Task to carry out:
Should any entry hold a picture, omit that picture and copy the rest of the entry exactly.

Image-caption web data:
>>

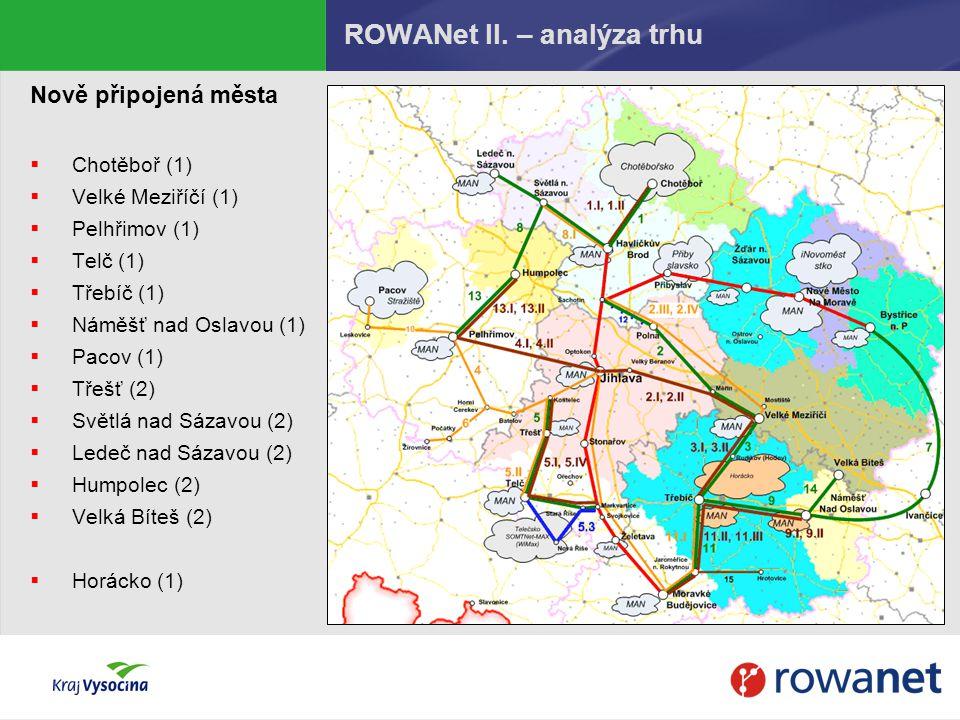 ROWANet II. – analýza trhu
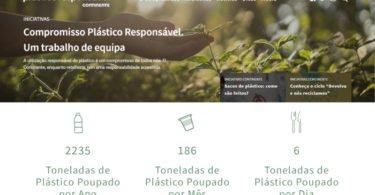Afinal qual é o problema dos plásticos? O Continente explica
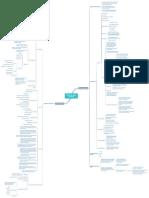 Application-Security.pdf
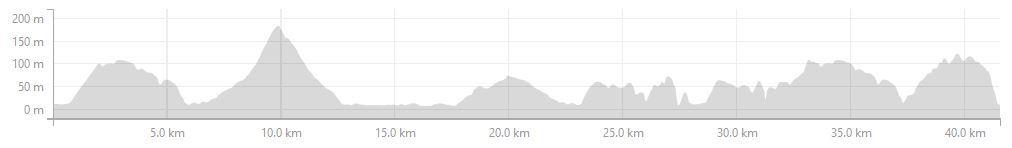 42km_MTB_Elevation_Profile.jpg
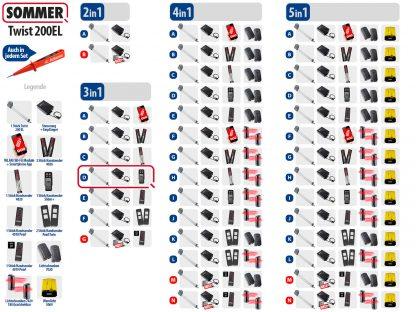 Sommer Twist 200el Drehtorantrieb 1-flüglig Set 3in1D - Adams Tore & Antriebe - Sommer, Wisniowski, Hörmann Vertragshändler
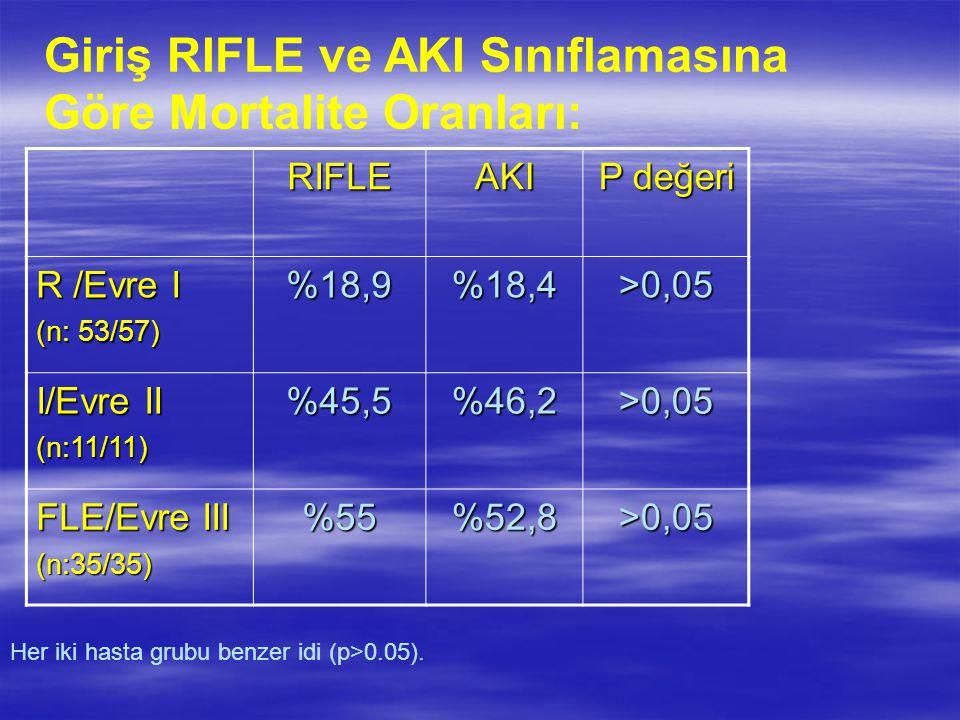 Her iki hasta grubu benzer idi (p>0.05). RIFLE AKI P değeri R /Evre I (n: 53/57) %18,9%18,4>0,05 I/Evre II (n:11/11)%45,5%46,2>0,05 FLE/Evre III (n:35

<<

Your solution:
 ROWANet II. – analýza trhu
Afinal qual é o problema dos plásticos? O Continente explica
 Application-Security.pdf
 42km_MTB_Elevation_Profile.jpg
 Sommer Twist 200el Drehtorantrieb 1-flüglig Set 3in1D - Adams Tore & Antriebe - Sommer, Wisniowski, Hörmann Vertragshändler
 Her iki hasta grubu benzer idi (p>0.05). RIFLE AKI P değeri R /Evre I (n: 53/57) %18,9%18,4>0,05 I/Evre II (n:11/11)%45,5%46,2>0,05 FLE/Evre III (n:35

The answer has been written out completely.